2. Across the United States, which types of events have the greatest economic consequences?
Glimpse possible way to answer these questions, it is a start for more elaborate studies and ultimately aim to provide support to decision makers in public policy
The following report has the capability to reproduce all the analysis that has in his content. For this reason the document has incorporate all the codes that use for differents tasks along its extension. If you want to read this report in a reproducibility manner, you can run the next code that download and load the data for you into the variable “data”.
Note: The code create the folder “stormreport” in your working directory and stored the data there
if(!file.exists("stormreport")){dir.create("stormreport")}
setwd("./stormreport")
data.url <- "https://d396qusza40orc.cloudfront.net/repdata%2Fdata%2FStormData.csv.bz2"
download.file(data.url, destfile = basename(data.url))
data <- read.csv("repdata%2Fdata%2FStormData.csv.bz2")
During the report are used the following R packages:
library(dplyr)
library(ggplot2)
For any doubt regarding the variables of the data, you can consulting the following sources:
National Weather Service Storm Data Documentation
National Climate Data Center Storm EventsFAQ
The goal of this section is identify which variables of the data are relevant to answer the two questions that are described in the synopsis. Therefore the data will be more compact and thus the noise of many elements are avoided.
#More easy to manage data with tbl_df() of dplyr package
data <- tbl_df(data)
#To reduce time-consuming in writting
colnames(data) <- tolower(colnames(data))

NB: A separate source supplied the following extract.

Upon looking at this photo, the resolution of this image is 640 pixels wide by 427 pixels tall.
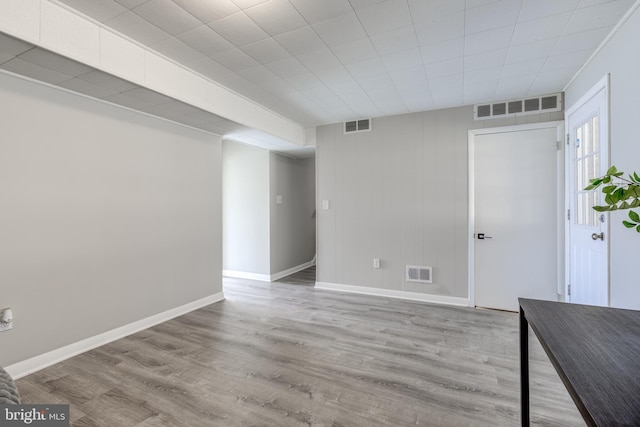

#A look to the variables of the data
colnames(data)
## [1] "state__" "bgn_date" "bgn_time" "time_zone" "county"
## [6] "countyname" "state" "evtype" "bgn_range" "bgn_azi"
## [11] "bgn_locati" "end_date" "end_time" "county_end" "countyendn"
## [16] "end_range" "end_azi" "end_locati" "length" "width"
## [21] "f" "mag" "fatalities" "injuries" "propdmg"
## [26] "propdmgexp" "cropdmg" "cropdmgexp" "wfo" "stateoffic"
## [31] "zonenames" "latitude" "longitude" "latitude_e" "longitude_"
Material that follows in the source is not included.